Create soil for your organic garden by composting. Composting is a wonderful way to re-use some items that you would normally throw away as garbage. It also provides for rich and fertile soil, without the use of chemicals and pesticides. Compost bins are available in many sizes to fit your specific needs.
Tend to your garden a few steps at a time. A garden requires ongoing maintenance, and becomes a big time drain if you let things pile up until the weekend. Stop by the garden for a few minutes each day and deadhead some flowers while you’re waiting for dinner to cook or pull a few weeds while watching the kids play.
Dry your herbs immediately after harvesting them to prevent rot. Rot is usually caused by moisture either within the herb or on top of it. Moisture can cause the production of harmful bacteria that may cause rot on the herb, or produce a nasty by-product which will then spoil your harvest.
To naturally rid your soil of nematodes, which are soil-dwelling pests that can hurt tomatoes and potatoes, use marigolds. The chemicals released by the marigolds’ roots and decaying leaves is toxic to nematodes. Plant marigolds near your tomatoes or potatoes, or till them into the soil before planting.
If your yard’s soil isn’t as healthy as you want, or has been contaminated in some way, you can still grow organic produce using raised beds. You can use wood, brick or stone for the border. Make sure that it is at least 16 inches high so that there is room for the roots. Fill it with organic soil and compost.
Keep your compost pile balanced with a combination of dried and green plant mulch. Green plant material can include items such as leftover produce waste, grass clippings and leaves. Dried plant matter, on the other hand, includes shredded paper, used wood chips and straw. You should not use things like meat scraps, charcoal, blighted plants or the manure of meat-eating animals in your compost.

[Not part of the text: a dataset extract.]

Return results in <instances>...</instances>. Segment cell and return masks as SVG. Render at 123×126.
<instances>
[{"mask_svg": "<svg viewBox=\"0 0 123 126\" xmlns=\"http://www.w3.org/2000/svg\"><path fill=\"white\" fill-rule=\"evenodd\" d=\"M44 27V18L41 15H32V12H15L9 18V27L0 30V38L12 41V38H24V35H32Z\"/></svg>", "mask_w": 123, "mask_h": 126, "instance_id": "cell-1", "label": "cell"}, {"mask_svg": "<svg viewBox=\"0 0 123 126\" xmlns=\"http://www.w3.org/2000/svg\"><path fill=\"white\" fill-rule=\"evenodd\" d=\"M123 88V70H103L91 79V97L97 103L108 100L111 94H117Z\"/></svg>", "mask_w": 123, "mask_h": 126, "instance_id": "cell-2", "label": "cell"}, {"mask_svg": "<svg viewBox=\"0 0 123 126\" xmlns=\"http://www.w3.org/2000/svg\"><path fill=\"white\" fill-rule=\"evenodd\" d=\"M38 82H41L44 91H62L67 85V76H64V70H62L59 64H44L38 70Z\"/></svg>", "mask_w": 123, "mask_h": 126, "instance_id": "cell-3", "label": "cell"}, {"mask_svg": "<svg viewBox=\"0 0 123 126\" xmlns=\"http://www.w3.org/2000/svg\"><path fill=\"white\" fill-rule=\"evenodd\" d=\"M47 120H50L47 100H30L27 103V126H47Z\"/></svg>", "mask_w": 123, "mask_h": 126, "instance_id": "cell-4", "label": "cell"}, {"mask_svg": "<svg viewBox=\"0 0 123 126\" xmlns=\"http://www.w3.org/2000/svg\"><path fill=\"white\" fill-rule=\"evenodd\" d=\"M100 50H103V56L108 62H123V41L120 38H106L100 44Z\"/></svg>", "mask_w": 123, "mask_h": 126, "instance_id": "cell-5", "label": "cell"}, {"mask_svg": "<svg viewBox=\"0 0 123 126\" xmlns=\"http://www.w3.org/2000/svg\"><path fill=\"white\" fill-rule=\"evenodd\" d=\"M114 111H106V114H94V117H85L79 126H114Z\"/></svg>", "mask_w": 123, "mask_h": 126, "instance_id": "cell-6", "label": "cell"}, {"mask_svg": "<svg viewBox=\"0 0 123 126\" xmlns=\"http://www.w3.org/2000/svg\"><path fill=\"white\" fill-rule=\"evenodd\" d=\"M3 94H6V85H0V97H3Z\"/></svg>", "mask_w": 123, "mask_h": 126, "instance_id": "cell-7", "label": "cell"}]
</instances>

When you are thinking about starting an organic garden, figure out a plan. Creating a plan for where you want to place each plant will be time saving. If you have a short amount of time that can be spent in your garden, having a plan could help you make the most out of that time.
Stated previously in this article, the results of growing an organic garden are well worth the time spent learning how to properly grow and care for one. Although, without the proper information it is a daunting task. Now that you have read this information you have the right knowledge to begin your organic gardening journey.